One such place, legend has it, was the palace of Caesar. The story goes that Mary Magdalene staged a protest in the court of Caesar. As the First Apostle of the resurrection, Mary had become known as a woman of influence (and chutzpah), and sometime soon after the crucifixion of Jesus, she procured an invitation to dine at the court of Tiberius Caesar. She had a mission. She went to Rome to protest Pilate's miscarriage of justice, and to announce the resurrection. The ancient tale says that as Magdalene stood up to speak, Caesar was about to peel a hard-boiled egg. When he heard her announcement of the resurrection, he held up the egg and said, "He can no more be raised from the dead than this egg can turn red." And there, in his hand, the egg turned red.

The legend doesn't say how Caesar responded, but icons ever after portray Mary with her bold red egg as a symbol of a voice that spoke truth to power.

So today, I think of Mary Magdalene, as that woman of passion and power who calls to women across centuries and cultures to come out of whatever holds us back or keeps us down, to come out and speak up. Imagine what Mary might say today.
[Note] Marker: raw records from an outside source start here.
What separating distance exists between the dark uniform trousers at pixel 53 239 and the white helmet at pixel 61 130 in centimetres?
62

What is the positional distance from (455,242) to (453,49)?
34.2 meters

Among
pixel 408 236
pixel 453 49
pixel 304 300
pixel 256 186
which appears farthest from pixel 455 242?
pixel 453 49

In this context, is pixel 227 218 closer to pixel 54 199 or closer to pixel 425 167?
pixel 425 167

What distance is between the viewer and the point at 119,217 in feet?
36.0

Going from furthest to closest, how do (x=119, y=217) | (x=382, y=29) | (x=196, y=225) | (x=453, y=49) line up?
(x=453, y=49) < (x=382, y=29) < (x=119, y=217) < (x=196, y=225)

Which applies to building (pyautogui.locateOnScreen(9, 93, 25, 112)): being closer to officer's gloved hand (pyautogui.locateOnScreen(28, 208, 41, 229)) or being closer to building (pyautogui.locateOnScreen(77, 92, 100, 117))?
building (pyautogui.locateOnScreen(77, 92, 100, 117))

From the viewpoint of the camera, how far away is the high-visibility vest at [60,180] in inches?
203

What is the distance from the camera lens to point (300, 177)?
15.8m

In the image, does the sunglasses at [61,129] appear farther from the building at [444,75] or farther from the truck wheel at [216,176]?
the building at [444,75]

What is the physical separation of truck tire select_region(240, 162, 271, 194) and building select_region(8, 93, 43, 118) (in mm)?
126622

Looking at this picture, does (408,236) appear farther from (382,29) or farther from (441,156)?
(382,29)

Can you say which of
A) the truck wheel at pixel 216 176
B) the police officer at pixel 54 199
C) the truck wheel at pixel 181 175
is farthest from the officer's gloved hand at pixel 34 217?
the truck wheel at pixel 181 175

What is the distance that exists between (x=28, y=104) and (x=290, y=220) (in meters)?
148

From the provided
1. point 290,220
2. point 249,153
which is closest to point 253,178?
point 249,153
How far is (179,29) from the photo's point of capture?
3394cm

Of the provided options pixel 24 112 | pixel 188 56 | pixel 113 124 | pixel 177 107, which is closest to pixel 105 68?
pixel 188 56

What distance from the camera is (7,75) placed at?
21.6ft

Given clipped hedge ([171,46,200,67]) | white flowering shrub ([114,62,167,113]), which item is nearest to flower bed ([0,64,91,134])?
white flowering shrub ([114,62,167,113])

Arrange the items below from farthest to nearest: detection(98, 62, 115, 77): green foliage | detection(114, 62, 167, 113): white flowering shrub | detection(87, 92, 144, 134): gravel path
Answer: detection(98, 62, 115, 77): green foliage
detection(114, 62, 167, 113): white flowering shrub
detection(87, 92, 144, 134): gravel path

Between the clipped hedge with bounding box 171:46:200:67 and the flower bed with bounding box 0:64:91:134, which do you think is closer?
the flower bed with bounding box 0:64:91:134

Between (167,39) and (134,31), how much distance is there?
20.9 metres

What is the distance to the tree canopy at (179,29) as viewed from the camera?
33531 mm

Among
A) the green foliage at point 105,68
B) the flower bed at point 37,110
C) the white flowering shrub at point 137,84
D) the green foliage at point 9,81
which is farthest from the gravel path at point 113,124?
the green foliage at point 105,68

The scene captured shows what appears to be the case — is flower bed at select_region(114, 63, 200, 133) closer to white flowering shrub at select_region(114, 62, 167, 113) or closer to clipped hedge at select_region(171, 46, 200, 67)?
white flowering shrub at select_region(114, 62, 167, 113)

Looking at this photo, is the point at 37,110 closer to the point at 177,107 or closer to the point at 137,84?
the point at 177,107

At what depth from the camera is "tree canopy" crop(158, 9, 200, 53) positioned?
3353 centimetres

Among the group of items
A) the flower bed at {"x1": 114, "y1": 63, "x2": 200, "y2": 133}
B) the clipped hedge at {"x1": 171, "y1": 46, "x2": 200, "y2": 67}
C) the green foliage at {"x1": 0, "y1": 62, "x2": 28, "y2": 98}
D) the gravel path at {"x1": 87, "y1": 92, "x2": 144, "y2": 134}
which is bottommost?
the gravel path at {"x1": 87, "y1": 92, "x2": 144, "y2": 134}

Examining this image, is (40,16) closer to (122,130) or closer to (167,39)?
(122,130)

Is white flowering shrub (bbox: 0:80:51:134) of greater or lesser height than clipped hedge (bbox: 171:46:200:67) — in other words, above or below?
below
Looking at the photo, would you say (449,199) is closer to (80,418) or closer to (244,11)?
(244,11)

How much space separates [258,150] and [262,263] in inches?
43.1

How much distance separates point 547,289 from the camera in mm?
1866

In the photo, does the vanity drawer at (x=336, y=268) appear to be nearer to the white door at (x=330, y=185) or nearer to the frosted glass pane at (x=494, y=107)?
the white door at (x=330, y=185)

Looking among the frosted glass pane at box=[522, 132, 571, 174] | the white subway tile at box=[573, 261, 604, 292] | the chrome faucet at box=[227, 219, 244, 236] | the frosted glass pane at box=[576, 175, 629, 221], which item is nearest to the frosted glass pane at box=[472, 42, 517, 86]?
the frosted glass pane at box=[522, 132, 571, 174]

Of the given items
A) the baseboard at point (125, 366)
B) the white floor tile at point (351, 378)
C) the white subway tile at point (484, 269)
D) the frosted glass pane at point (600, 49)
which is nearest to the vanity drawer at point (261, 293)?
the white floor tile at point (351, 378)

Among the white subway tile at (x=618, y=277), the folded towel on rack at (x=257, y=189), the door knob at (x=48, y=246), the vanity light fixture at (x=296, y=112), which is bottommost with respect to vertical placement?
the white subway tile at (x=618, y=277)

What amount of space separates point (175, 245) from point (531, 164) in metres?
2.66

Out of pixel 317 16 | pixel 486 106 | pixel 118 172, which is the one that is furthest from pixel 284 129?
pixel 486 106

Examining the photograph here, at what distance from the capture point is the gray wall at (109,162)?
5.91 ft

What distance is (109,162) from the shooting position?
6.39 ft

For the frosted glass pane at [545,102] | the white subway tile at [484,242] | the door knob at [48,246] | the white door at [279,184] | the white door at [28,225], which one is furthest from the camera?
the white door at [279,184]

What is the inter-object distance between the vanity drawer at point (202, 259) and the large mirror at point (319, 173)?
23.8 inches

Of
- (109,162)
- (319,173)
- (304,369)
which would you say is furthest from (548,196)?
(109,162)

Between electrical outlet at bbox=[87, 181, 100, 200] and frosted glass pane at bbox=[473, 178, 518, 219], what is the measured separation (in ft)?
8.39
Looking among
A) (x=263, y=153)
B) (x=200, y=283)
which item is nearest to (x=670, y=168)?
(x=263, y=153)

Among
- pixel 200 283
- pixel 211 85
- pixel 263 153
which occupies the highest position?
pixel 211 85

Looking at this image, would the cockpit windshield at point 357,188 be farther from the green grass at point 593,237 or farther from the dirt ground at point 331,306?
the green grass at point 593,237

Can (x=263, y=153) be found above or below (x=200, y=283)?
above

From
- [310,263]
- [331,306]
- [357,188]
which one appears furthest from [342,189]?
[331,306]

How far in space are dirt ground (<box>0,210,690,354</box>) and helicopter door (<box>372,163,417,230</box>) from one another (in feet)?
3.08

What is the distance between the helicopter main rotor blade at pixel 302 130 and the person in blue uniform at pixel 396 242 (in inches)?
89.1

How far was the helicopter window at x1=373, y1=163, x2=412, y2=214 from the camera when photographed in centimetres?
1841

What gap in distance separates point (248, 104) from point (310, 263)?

I imagine Mary Magdalene would speak up for children who need classrooms and teachers and textbooks, but only learn the new math of budget cuts; I imagine she would speak up for the young mother who needs the family planning services of her Planned Parenthood clinic; I imagine she would speak up for the woman who puts on a little extra makeup and changes the part in her hair, because she wants to hide the bruises; and I imagine she would have a word for today's Caesars about corporate tax rates. We need her, her boldness, her passion and her red egg.